**CONSIGNE 1**
Recopiez mot pour mot le passage de la critique de 12 Years a Slave qui commence par « J'ai retrouvé les » et se poursuit jusqu'à « machine à vapeur. ».
**CONSIGNE 2**
Reprenez la critique de 12 Years a Slave et écrivez la suite à partir de sa dernière phrase.

**TEXTE**
Autant l'avouer tout net : en allant voir 12 Years a Slave, unanimement encensé par la critique et fraîchement auréolé de l'Oscar du meilleur film, je m'attendais clairement à voir un "film à Oscars", dans la plus pure tradition du Discours d'un Roi, à la réalisation impeccable mais classique et augmenté d'une bonne dose de bons sentiments hollywoodiens. Surtout quand on connaît le sujet dudit film... Mais juste avant d'entrer en salle, je note un détail (qui est loin d'en être un, honte à moi) qui m'avait jusque là échappé: le nom du réalisateur. Je ne connais Steve McQueen deuxième du nom que par un de ses 3 films, Hunger, qui m'avait fortement dérouté par ses plans parfois d'une longueur infernale et d'une manière générale par l'atmosphère très spéciale et le traitement tout aussi spécial de son sujet. J'ai donc été saisi d'un doute, lourdement confirmé, et pour mon plus grand bonheur, par la suite des événements.
Il y avait moyen qu'il traite ça un peu différemment de ce à quoi on pourrait s'attendre, et selon moi, il l'a fait. Honnêtement, un film aussi long (n'en déduisez pas que je lui reproche sa durée, bien au contraire !) qui passe aussi peu de temps sur les détails "annexes" de l'histoire (les circonstances de l'enlèvement puis les retrouvailles avec sa famille, traitées d'ailleurs avec beaucoup de justesse et de retenue, une merveille à mon sens) et s'attache au cœur de son sujet, la réalité brute et objective de l'esclavage, sans la surcouche de sentimentalité qui caractérise souvent les productions hollywoodiennes et en particulier sur ce sujet, un tel film a forcé mon respect. Le réalisateur évite partiellement le manichéisme qui guette fatalement toute personne se penchant sur ce sujet, et j'ai particulièrement apprécié l'évocation de l'ambiguïté des rapports maître-esclave, dont le traitement m'a toutefois semblé un peu trop superficiel.
J'ai retrouvé les particularités de McQueen, notamment dans quelques plans assez longs dont on peut légitimement nourrir quelques doutes quant à leur utilité, mais aussi dans sa façon d'évoquer des situations ou des sentiments par des images indirectes d'une rare violence et d'une rare efficacité, à l'image de ces roues à aube qui emmènent le héros vers sa ruine avec l'implacable régularité de la machine à vapeur.

[Éléments répertoriés dans un jeu de données]
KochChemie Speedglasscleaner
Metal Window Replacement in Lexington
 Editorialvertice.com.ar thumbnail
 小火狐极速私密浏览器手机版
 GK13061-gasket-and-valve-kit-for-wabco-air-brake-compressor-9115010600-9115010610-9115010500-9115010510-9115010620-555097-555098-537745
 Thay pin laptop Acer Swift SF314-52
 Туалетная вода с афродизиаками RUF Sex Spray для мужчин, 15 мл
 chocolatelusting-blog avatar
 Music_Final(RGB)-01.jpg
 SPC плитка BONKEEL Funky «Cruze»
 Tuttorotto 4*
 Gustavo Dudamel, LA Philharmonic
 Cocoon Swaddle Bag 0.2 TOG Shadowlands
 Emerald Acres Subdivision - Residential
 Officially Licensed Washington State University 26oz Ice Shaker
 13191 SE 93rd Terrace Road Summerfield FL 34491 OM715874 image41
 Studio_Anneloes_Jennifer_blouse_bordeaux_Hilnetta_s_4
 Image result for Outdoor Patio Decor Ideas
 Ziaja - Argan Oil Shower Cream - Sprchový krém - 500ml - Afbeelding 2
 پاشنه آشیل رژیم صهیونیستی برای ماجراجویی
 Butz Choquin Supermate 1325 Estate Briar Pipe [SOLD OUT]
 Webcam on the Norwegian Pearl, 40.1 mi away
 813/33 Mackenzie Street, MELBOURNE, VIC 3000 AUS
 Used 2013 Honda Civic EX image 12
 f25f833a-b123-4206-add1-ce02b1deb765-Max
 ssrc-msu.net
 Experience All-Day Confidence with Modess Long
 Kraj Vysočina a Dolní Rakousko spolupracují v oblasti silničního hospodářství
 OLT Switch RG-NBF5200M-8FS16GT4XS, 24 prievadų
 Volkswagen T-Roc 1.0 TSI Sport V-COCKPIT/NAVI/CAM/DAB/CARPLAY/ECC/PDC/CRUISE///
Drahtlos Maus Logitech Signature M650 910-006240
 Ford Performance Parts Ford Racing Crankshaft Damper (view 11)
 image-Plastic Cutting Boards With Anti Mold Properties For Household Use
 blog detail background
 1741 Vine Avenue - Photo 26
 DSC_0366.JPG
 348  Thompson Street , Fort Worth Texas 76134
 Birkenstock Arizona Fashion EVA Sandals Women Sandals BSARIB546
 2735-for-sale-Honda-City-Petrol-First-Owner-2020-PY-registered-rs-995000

**VOTRE RÉPONSE 1**
J'ai retrouvé les particularités de McQueen, notamment dans quelques plans assez longs dont on peut légitimement nourrir quelques doutes quant à leur utilité, mais aussi dans sa façon d'évoquer des situations ou des sentiments par des images indirectes d'une rare violence et d'une rare efficacité, à l'image de ces roues à aube qui emmènent le héros vers sa ruine avec l'implacable régularité de la machine à vapeur.

**VOTRE RÉPONSE 2**
Je considère néanmoins que ce film est loin d'être exempt de défauts. Le personnage du dernier propriétaire sudiste de Solomon, bien que parfaitement composé par un Fassbender que j'apprécie toujours autant, me semble justement un peu trop théâtralisé, comme si l'absurdité du traitement qu'il impose à ses esclaves rejaillissait sur sa personnalité torturée. Il n'était pas nécessaire d'être fou pour traiter des êtres humains d'une folle manière. Dans le même ordre d'idées, je trouve que l'abolitionniste canadien arrive un peu comme un cheveu sur la soupe, et surtout sort une dithyrambe qui me semble pour le moins osée au vu de l'époque et de l'endroit. Il prend en outre une décision qui engage apparemment sa propre vie en quelques secondes, et disparaît aussi sec, comme il était venu. Tout ça pour dire que je trouve son apparition divine et son intervention salvatrice assez déroutantes, pour ne pas dire faciles. J'ai bien conscience qu'il ne s'agit pas du sujet du film mais tout de même, je ne voudrais pas m'avancer mais on sent qu'on a coupé dans le gras au montage.

J'ai hésité à placer la bande originale dans la catégorie qualités, car elle offre deux caractéristiques indispensables à tout BO : un thème principal des plus adaptés et agréable à l'oreille, bien que très classique, et plusieurs passages parfaitement en adéquation avec les scènes qu'ils accompagnent.
Cependant, on ne retiendra qu'un seul et unique thème, d'autant que la musique m'a semblé s'effacer un peu trop souvent à mon goût, ce qui fait qu'il ne s'agit que d'une semi-satisfaction. Hans, on t'a connu plus en verve, mais également moins discret et moins subtil. Honnêtement, je n'aurais pas parié sur lui comme compositeur de la BO, et j'ai été surpris en découvrant son nom au générique.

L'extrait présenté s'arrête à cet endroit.